Turn off Continuous AutoFocus and Continuous Image Stabilization

“Continuous” settings on compact digital cameras generally slow things down a bit, drain the battery faster and may not always produce the best image quality in less than ideal lighting situations. These are among the first settings I change when getting a new digital camera (Note: you can not make these changes if when using Full Auto mode. I generally use P mode).

  • Switch Continuous AutoFocus to Single Area focus – This mode gives you more precise control over where the camera locks focus.
  • Switch Continuous Image Stabilization to Shoot Only IS – Shoot Only IS is generally better for capturing still images while Continuous IS is most useful when shooting movies.

Tips when shooting video with the S100

Changing Exposure Compensation for Video

Exposure Compensation can be adjusted in Video Mode prior to recording. Press Up on the control dial, then rotate the rear control wheel to increase or decrease EC. You can watch the exposure changes on the LCD.

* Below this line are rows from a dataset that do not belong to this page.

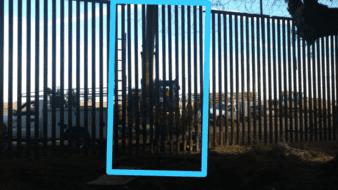Tumban parte del muro fronterizo con camioneta en Calexico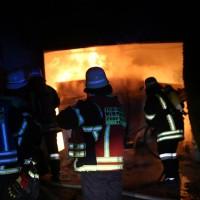 2016_Memmingen-Amendingen_Brand_Pkw_Garage_Feuerwehr_Poeppel_0004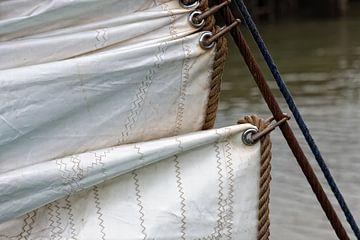 Voorzeil oude zeilschip van Jan Brons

Listening to audio during video playback when the camera is muted

If you prefer to keep camera sounds muted at all times as I do, you can still listen to the audio recorded in a video during playback. As a video is played back, press the Up button several times to turn on and increase the volume.

Setting up Custom mode (C mode)

After turning on the camera, select a mode and any frequently used settings (including focal length) that you’d like to save to Custom Mode. Press the Menu button, press Up once, select “Save Settings”, choose OK. The settings will be saved to C mode even if you change settings in the original mode where you made the initial changes. The S100 only has one Custom mode.

Check the focus point in an image

When in Playback mode, simply press DISP. a couple of times until the focus point screen appears. The white frame shows where focus was set. You can switch frames and change the level of magnification. Check page 146 in the manual about what the gray and orange frames indicate and for other information about this useful feature.

Shooting RAW or RAW+JPEG

To shoot RAW files, or RAW+JPEG, you must select the option via the FUNC/SET menu. When shooting RAW or RAW+JPEG, the time it takes for the files to be written to the memory card can be longer than shooting JPEG only. Certain functions will be unavailable (grayed out in the menu) when selecting either of these file settings.

Macro mode does not work when Tracking AutoFocus is enabled.

i-Contrast (Dynamic Range Correction)

Dynamic Range Correction sounds tempting when you read about it in the manual, but use with caution. i-Contrast can cause noise in images. If you select 200% or 400%, ISO automatically increases (it doubles going from 200% to 400%). Auto i-Contrast uses a low ISO, keeping noise to a minimum. As the manual points out, “under some conditions, the image may appear coarse or may not be corrected properly” when using i-Contrast.

S100 “Sweet Spot”

According to many, the best image sharpness comes when using an aperture setting of F4.

Powered Image Stabilization

Use when shooting video. Enable when shooting at the maximum zoom length of the camera. Canon recommends turning Power IS off while walking or during long panning shots.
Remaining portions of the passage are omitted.